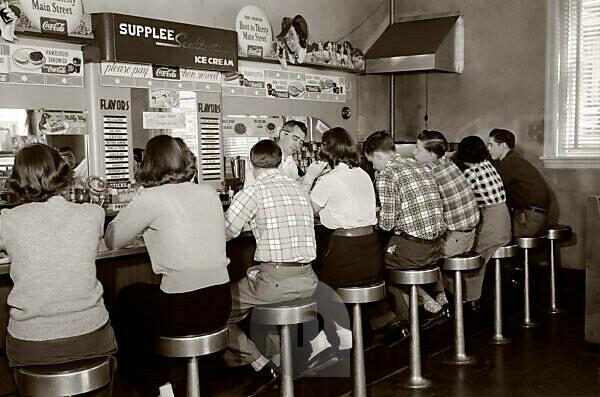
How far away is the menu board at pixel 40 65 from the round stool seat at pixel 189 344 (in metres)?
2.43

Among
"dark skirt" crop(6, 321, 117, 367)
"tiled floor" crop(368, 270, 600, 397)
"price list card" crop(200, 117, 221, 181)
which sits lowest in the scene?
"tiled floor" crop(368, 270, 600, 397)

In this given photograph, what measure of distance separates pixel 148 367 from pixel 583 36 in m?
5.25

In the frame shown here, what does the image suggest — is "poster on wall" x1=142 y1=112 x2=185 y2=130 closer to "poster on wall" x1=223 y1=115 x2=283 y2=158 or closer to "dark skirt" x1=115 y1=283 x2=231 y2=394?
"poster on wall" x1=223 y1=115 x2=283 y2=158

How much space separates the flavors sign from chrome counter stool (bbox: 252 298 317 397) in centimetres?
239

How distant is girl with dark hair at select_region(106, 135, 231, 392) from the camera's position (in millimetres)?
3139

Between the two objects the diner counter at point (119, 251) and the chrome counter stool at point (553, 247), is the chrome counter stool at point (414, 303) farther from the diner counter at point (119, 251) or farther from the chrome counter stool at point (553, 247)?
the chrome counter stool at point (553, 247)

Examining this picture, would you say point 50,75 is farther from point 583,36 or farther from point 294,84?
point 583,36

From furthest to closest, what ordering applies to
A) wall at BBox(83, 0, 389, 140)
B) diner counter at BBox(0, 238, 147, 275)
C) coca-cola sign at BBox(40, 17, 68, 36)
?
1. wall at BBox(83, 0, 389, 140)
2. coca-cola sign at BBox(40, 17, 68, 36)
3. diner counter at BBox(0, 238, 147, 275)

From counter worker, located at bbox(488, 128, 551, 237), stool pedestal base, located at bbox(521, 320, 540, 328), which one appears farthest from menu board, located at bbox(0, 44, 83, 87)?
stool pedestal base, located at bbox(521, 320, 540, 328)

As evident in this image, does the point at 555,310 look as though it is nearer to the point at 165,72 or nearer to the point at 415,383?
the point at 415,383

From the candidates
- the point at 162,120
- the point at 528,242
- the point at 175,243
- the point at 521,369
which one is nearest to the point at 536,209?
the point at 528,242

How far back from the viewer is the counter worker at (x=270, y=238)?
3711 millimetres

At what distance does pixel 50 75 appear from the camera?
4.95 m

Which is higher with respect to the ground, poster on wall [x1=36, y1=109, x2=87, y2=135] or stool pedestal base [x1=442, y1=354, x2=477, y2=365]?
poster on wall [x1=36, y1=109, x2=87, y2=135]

* * *

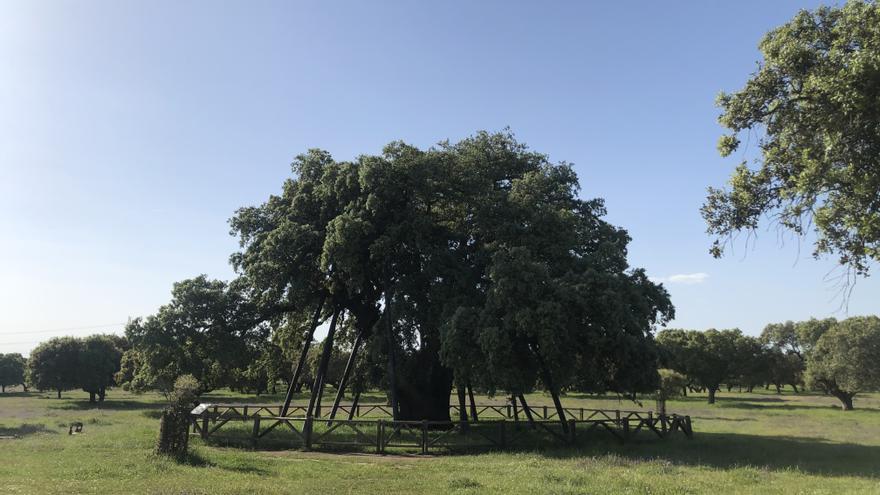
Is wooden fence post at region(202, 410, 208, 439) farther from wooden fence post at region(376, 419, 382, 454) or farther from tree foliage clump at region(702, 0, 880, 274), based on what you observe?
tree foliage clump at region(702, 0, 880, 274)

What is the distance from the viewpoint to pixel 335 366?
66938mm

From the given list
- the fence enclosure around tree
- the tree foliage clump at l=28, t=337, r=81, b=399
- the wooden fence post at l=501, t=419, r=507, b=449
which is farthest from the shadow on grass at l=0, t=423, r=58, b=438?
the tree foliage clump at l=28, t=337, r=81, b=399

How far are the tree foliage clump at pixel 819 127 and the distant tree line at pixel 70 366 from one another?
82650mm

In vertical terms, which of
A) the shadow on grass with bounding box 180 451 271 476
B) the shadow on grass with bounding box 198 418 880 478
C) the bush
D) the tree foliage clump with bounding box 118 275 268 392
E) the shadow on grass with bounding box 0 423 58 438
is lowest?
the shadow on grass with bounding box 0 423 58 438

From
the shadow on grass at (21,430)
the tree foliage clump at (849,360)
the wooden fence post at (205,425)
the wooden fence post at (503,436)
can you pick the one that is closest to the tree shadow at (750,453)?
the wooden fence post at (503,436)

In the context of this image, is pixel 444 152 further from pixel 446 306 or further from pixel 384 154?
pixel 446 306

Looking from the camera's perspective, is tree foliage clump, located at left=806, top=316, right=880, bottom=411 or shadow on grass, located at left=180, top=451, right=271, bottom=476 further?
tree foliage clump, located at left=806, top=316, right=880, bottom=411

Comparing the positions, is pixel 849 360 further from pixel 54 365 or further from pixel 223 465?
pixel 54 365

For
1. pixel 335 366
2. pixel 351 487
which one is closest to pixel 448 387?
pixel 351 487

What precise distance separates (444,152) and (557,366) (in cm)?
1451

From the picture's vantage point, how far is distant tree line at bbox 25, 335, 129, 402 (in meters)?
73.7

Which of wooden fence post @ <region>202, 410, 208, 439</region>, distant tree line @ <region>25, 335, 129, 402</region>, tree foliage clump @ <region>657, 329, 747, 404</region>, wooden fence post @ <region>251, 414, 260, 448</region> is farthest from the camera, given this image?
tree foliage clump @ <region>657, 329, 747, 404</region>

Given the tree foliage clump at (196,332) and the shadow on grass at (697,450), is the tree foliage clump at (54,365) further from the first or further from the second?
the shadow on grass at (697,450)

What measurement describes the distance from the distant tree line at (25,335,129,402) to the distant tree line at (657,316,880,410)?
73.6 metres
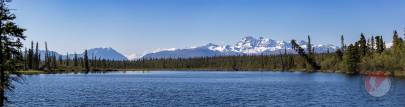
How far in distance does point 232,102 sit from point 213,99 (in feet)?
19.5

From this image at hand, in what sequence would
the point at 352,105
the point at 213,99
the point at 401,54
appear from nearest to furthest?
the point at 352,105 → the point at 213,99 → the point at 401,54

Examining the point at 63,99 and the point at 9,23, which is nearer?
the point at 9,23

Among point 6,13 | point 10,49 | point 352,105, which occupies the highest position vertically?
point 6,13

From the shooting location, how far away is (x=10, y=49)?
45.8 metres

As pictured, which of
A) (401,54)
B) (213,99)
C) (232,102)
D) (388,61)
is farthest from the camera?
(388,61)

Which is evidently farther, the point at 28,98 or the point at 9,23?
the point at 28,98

---

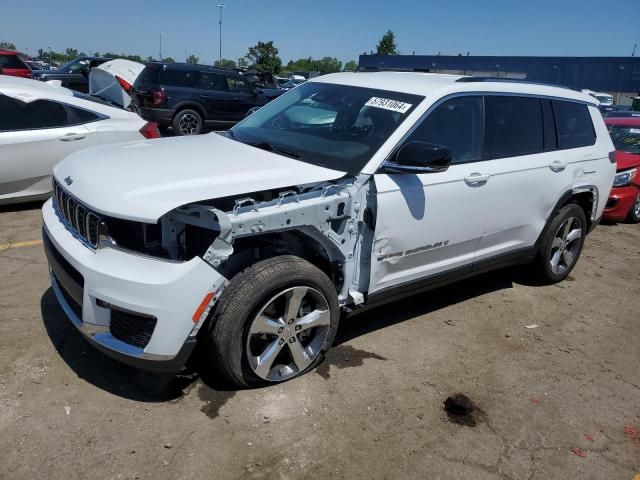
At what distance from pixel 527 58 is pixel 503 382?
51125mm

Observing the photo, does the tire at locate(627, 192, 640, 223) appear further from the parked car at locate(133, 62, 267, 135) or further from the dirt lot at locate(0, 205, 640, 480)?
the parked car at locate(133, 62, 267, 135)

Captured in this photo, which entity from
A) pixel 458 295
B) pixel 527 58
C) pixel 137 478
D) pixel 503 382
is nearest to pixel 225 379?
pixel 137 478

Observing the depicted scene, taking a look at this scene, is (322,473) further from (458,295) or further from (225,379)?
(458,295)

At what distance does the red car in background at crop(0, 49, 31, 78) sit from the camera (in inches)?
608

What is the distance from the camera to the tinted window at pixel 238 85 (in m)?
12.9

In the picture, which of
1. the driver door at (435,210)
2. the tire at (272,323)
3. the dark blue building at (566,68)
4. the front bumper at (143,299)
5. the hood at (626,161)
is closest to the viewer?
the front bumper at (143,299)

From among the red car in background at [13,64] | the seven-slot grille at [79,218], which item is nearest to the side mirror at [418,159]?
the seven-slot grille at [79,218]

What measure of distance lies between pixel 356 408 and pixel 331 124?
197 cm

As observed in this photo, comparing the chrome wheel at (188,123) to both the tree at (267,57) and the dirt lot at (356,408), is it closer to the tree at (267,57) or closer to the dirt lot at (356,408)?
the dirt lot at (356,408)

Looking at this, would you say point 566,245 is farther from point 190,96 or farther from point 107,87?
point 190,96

Stated goal: Pull out every line in the entries above that contains the word "list". Letter case matters.

Response below:
"price list card" crop(200, 117, 221, 181)
From the given list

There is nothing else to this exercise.